→ **WHAT IS BEING ASKED**:
Answer these questions from the article on building online communities:
1. What examples of virtual publishing-related groups does it give?
2. By what percentage have membership numbers increased since lockdown?
3. How does it define a "connector"?

Building online communities: lessons learned from 10 years of running BookMachine

Laura Summers
Opinion - Publishing Wednesday, 1st July 2020

Laura Summers has some tips on how to keep your audience engaged

Sometimes it takes a seismic change in market conditions to force us to transform how we work. Regardless of how you feel about social media, or whether you enjoy using Zoom, most of us have increased the time we spend online interacting with others; without it, staying connected would be a challenge.

As a result, an increasing number of virtual publishing-related groups is emerging: from online book clubs for readers, to support groups for those who wish to join the industry. People are sociable by nature and need these interactions.

"We have seen membership numbers increase by 25% since lockdown"

A "connector" is someone who knows large numbers of people and frequently makes introductions. Since lockdown, there has been a real demand for this skill, as unless someone sticks their neck out to introduce people it is all too easy to keep to our own circles. Chance meetings are less likely to happen without physical book fairs and in-person networking events - but that doesn't mean we shouldn't branch out and get to know others.

→ **EXCERPTED RECORDS**:
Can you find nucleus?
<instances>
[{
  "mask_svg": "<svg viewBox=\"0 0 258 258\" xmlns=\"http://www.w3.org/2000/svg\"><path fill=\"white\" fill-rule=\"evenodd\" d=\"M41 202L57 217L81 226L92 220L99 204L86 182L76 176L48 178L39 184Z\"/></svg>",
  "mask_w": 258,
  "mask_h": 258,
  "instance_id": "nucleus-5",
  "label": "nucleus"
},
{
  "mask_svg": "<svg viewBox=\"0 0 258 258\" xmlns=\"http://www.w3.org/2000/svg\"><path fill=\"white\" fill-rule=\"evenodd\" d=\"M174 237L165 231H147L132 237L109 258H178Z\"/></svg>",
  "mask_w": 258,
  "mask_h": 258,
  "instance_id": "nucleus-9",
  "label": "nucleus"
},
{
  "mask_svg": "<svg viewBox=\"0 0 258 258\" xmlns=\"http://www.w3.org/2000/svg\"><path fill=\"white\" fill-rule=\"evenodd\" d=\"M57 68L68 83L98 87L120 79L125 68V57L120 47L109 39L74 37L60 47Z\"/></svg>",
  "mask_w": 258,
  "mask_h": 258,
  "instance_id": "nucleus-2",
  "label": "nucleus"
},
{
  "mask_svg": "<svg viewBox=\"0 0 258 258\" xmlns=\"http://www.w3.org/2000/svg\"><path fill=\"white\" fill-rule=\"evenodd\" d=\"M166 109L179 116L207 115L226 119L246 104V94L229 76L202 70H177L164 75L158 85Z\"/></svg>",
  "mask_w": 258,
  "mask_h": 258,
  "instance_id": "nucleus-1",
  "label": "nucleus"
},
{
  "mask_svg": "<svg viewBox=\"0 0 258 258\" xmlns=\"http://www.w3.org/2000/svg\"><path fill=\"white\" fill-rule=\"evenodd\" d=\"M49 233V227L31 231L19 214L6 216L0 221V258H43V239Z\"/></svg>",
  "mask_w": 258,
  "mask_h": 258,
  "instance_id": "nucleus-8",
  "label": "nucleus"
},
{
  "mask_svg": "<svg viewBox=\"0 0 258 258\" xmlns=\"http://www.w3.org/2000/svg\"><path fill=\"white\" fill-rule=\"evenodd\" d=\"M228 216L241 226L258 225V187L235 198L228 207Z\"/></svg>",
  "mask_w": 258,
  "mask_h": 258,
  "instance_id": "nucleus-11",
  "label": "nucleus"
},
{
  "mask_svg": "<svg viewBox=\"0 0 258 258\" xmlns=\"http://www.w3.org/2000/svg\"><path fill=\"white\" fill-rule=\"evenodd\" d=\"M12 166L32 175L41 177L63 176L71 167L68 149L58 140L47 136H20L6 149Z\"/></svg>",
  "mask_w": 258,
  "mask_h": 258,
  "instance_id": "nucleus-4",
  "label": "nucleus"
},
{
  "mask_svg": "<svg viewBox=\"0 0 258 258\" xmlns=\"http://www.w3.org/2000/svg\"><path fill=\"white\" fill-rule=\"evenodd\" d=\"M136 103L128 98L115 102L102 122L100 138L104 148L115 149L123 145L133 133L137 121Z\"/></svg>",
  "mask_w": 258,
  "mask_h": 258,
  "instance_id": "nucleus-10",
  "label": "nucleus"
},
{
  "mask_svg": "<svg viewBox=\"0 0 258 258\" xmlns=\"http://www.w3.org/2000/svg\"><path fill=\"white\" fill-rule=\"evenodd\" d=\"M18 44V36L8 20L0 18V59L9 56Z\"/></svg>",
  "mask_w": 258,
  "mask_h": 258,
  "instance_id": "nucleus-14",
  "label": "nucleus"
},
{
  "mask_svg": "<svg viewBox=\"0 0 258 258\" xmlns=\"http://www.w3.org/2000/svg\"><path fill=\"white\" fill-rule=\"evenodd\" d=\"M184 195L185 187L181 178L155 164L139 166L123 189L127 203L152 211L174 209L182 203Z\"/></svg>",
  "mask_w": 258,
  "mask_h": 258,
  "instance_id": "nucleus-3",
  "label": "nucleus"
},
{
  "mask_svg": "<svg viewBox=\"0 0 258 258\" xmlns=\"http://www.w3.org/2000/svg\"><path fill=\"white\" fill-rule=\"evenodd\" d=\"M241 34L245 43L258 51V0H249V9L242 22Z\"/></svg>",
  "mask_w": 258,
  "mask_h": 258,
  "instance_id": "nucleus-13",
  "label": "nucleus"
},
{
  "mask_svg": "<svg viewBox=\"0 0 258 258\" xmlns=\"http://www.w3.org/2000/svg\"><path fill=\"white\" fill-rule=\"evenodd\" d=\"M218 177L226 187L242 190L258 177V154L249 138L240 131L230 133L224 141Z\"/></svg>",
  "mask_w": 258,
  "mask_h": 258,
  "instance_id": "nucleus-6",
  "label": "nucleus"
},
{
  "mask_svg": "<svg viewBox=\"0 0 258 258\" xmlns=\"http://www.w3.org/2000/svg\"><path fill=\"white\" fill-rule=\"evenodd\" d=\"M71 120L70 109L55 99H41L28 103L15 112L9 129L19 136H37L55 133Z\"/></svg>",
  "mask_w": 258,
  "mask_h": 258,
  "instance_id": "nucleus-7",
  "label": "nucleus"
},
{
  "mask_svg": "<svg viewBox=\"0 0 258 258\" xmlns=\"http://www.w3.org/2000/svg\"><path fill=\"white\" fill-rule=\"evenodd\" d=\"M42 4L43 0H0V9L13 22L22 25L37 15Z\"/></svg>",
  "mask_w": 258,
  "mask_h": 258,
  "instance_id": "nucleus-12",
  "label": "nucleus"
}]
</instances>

→ **EXERCISE ANSWER**:
1. Online book clubs for readers and support groups for those who wish to join the industry.
2. By 25%.
3. Someone who knows large numbers of people and frequently makes introductions.